**Work instructions**
a – Write out the part of the settlement notice between "You may be eligible to receive a benefit from" and "the proposed settlement.", inclusive.
b – Answer these questions from the settlement notice, one per line:
(i) How much money have the Defendants agreed to put into the settlement fund?
(ii) Which two companies are named as the Defendants?
(iii) After what date must a PayPal transaction have been funded for the account holder to fall within the proposed Class?
c – Proceed with the settlement notice, picking up right after its final sentence.

··· Extract ···

Notice from Federal Court. Please Read. 

You may be eligible to receive a benefit from a class action settlement if you funded a PayPal transaction using a source other than your credit card between February 1, 2004 and the present. 

A federal court has directed that this notice be sent to inform you of a proposed class action settlement. Records show that you may be eligible to receive a benefit under the proposed settlement. 

The settlement will resolve a lawsuit against eBay Inc. and PayPal, Inc. (collectively, "Defendants") involving claims arising out of representations in the PayPal User Agreement regarding PayPal's policies and practices for responding to refund requests from those customers who pay for transactions through PayPal using funds from funding sources other than credit cards. Under the settlement, Defendants have agreed to establish a settlement fund of $3.5 million to pay claims to potential class members. The proposed Class is defined as:

all U.S. based PayPal account holders who funded a PayPal transaction after February 1, 2004, using a source other than a credit card: (i) who subsequently requested a reversal of the transaction through PayPal's prevailing Buyer Complaint Policy and/or Buyer Protection Policy (collectively, "Policies"); (ii) who did not receive a refund equal to 100% of their transaction payment in response to such request from PayPal or their bank; and (iii) who, through the timely submission of a Claim Form under oath, attest to a reasonable and good faith belief that they would have received a full reversal of such payment had they used a valid credit card in their possession at the time of the subject transaction to fund the payment and filed a timely chargeback request with their credit card issuing bank. Excluded from the Class are any judicial officer to whom this Litigation is assigned; PayPal, eBay and any of its affiliates; any current or former employees, officers, or directors of PayPal or eBay; any Persons currently residing outside of the United States; and, all Persons who timely and validly request exclusion from the Class pursuant to the Notice.

··· Records supplied ···

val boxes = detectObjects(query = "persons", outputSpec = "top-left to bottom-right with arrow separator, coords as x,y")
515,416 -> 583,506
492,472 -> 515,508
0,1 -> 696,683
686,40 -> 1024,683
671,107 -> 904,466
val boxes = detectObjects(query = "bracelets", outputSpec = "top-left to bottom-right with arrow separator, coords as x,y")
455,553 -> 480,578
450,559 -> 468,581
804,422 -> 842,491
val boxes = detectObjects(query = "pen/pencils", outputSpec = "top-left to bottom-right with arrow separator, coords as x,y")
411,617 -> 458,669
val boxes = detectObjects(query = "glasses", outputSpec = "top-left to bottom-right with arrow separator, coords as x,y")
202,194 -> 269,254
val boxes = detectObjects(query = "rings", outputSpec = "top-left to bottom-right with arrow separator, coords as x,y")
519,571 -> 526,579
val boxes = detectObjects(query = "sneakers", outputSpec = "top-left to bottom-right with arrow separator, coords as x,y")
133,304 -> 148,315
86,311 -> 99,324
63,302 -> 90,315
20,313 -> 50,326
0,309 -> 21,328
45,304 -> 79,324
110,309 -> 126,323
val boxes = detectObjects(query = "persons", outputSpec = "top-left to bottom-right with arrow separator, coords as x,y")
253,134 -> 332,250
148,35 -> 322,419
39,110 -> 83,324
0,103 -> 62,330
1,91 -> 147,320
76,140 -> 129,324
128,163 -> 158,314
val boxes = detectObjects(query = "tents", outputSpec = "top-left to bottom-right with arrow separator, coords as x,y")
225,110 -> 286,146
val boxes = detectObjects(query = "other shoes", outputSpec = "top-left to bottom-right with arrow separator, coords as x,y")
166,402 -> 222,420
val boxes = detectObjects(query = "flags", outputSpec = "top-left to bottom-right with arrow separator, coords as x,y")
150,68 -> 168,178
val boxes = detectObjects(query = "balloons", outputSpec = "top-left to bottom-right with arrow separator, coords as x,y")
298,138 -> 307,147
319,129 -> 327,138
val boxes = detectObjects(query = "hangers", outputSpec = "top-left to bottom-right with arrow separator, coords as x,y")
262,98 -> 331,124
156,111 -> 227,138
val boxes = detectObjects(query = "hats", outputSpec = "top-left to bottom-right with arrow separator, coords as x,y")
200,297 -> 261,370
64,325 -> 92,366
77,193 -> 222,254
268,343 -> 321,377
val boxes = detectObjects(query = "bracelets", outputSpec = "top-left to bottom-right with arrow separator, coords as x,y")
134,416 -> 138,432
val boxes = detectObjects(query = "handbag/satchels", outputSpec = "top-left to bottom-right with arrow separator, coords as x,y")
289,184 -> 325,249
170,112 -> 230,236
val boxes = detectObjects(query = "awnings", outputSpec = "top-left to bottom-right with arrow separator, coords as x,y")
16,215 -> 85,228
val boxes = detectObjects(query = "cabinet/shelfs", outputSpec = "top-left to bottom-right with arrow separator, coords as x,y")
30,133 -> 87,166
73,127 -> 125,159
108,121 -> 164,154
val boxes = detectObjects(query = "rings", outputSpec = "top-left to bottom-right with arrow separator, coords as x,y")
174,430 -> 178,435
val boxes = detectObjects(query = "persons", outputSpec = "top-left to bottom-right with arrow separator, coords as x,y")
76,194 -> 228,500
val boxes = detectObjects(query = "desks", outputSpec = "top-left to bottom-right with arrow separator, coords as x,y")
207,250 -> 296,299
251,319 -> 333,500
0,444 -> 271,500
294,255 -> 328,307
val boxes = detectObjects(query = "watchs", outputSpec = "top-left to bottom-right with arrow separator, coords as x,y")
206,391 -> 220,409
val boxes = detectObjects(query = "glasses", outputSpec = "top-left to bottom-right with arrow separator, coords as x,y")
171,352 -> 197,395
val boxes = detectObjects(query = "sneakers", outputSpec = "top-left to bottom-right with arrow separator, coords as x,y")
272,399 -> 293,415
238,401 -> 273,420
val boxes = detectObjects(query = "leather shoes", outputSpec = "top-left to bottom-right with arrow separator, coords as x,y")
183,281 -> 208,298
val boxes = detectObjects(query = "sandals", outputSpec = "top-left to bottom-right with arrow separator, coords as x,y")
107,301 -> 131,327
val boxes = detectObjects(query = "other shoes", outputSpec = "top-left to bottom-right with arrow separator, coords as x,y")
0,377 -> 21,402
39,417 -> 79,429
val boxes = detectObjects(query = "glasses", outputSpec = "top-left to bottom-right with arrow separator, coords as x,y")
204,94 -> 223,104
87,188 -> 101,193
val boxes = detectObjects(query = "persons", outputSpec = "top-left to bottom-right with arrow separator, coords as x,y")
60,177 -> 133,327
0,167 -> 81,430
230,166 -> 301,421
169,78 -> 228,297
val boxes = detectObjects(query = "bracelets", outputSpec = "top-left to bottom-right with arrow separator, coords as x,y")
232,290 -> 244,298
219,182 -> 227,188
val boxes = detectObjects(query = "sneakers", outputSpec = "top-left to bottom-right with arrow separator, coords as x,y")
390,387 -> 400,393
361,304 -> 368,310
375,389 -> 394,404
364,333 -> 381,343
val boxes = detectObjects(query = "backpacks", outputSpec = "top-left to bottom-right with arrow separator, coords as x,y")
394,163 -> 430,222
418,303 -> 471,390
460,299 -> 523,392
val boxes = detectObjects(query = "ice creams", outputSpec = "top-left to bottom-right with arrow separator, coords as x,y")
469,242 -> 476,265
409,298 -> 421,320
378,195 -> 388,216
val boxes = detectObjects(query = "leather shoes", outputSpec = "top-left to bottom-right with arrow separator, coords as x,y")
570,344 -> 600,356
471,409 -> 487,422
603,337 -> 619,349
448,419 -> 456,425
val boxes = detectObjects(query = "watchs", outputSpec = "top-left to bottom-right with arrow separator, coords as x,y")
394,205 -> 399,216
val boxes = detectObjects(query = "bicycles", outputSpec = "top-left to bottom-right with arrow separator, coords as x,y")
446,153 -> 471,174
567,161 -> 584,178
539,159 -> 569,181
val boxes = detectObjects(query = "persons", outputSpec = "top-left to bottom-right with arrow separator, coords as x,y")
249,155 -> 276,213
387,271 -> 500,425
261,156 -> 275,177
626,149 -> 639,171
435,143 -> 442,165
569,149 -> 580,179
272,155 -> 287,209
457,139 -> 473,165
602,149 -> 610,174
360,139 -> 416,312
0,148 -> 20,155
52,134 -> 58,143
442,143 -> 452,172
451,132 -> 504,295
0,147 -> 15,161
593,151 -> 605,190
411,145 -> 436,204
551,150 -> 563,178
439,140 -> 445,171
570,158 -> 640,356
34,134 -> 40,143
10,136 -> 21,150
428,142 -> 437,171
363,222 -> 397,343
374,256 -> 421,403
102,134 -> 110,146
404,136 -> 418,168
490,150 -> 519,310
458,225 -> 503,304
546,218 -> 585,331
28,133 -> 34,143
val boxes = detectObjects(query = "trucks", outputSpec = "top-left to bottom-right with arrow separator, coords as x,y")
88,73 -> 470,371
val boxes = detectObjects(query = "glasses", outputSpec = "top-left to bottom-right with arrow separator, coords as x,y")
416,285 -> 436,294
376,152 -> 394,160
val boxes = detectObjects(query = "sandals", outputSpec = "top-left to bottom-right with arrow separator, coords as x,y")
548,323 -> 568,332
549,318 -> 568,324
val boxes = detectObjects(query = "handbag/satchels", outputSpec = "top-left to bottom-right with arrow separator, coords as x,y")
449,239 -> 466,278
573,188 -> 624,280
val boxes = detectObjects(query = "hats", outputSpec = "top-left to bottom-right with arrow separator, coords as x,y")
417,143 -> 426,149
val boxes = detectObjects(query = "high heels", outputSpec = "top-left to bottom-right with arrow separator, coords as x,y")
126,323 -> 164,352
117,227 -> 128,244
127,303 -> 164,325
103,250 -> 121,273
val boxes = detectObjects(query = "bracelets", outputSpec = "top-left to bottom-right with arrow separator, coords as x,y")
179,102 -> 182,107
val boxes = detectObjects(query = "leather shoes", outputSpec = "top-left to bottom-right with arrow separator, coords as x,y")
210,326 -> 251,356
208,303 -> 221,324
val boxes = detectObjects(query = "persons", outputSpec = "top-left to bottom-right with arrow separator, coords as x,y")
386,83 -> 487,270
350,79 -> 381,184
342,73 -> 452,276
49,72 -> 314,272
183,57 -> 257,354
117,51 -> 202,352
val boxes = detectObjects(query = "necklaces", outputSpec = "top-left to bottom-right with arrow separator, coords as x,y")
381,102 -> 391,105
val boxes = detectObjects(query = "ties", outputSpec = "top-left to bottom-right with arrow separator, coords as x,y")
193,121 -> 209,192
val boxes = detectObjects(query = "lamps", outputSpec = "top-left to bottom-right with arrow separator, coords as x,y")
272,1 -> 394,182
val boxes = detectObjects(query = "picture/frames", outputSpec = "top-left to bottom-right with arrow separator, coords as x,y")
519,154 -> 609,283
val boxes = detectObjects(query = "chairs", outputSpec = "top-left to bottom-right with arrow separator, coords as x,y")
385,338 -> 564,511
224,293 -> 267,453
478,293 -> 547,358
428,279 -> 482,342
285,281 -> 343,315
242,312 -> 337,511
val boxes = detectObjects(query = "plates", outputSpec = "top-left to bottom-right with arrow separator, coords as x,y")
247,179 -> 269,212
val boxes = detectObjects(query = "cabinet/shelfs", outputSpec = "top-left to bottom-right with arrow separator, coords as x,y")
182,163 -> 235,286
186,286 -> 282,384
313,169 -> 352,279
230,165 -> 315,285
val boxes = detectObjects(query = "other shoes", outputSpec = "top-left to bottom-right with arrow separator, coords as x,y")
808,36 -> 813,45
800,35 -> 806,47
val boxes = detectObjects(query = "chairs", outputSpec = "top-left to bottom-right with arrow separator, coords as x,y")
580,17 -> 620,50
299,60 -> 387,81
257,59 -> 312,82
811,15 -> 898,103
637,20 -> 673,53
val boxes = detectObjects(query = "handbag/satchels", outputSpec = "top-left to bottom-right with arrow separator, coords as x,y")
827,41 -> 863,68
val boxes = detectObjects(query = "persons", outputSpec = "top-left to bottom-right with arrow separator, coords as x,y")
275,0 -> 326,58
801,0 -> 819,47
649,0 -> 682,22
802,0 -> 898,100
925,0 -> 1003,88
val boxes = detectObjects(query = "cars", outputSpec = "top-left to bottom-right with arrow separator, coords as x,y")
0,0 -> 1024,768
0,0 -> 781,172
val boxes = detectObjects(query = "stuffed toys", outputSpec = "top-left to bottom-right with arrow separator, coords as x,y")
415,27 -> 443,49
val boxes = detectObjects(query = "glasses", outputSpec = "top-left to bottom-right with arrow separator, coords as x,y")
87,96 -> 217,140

···

**Expected outputs**
a –
You may be eligible to receive a benefit from a class action settlement if you funded a PayPal transaction using a source other than your credit card between February 1, 2004 and the present. 

A federal court has directed that this notice be sent to inform you of a proposed class action settlement. Records show that you may be eligible to receive a benefit under the proposed settlement.

b –
(i) $3.5 million
(ii) eBay Inc. and PayPal, Inc.
(iii) February 1, 2004

c –
To see if you are a Class Member and to obtain full notice of the Settlement, the required procedures, the deadlines, your obligations, and your options, you must visit www.steelesettlement.com. This email is only a brief summary of the full notice that is posted on the website. 

If you are an eligible Settlement Class Member, you have rights, obligations, and options under the proposed settlement. You have until December 14, 2008 to file your Claim Form and Certification Form. Your legal rights are affected whether you act or not.

1. Submit The Claim Form And The Certification Form By Mail

This is the only way to get a settlement payment. You must: (1) print and fill out the Claim Form and return it by mail to the address provided on the Claim Form; and (2) print the Certification Page of your Claim Form, sign it, and return it by mail to the address provided on the Claim Form. Your Claim Form and signed Certification Page must be mailed and postmarked no later than December 14, 2008. For more information on these deadlines, the Effective Date of the settlement, the Claim Form procedures, and the settlement benefit, you must visit www.steelesettlement.com. 

2. Exclude Yourself – Opt Out of the Settlement

If you do not want to remain a member of the Class and participate in the Amended Settlement, then you may exclude yourself (opt-out) from the Class by mailing or delivering (email is not permitted) your written request. Your original, signed request for exclusion must be RECEIVED on or before October 31, 2008 and mailed to the following address:

PayPal/Steele Class Action Settlement
c/o The Garden City Group, Inc.
P.O. Box 9309
Dublin, OH 43017-4209

Your request for exclusion must contain your name and address, be signed by you, and include the reference "Steele et al. v. PayPal, Inc. et al., Civil Action No. 1:05-CV-01720." If you exclude yourself from the Class, you will not participate in the Amended Settlement and will not receive any payment from the Amended Settlement. 

3. Object

Write to the Court about why you do not like the settlement. Your objection must be filed with the Clerk of the United States District Court for the Eastern District of New York, Brooklyn Main Office, 225 Cadman Plaza East, Brooklyn, New York 11201, no later than October 31, 2008. Pursuant to the Court's Order, you may not be heard on or entitled to contest the Court's decision unless you have filed written objections no later than October 31, 2008. A hearing ("Settlement Hearing") shall be held before Hon. I Leo Glasser on November 17, 2008 at 10:00 a.m. at the United States District Court for the Eastern District of New York, Courtroom 8B South, 225 Cadman Plaza East, Brooklyn, New York 11201. 

4. Do Nothing

You will automatically be included in the Settlement Class and give up your right to be part of any other lawsuit about the claims in this case, but you will not be eligible to receive a settlement benefit unless you submit a Claim Form.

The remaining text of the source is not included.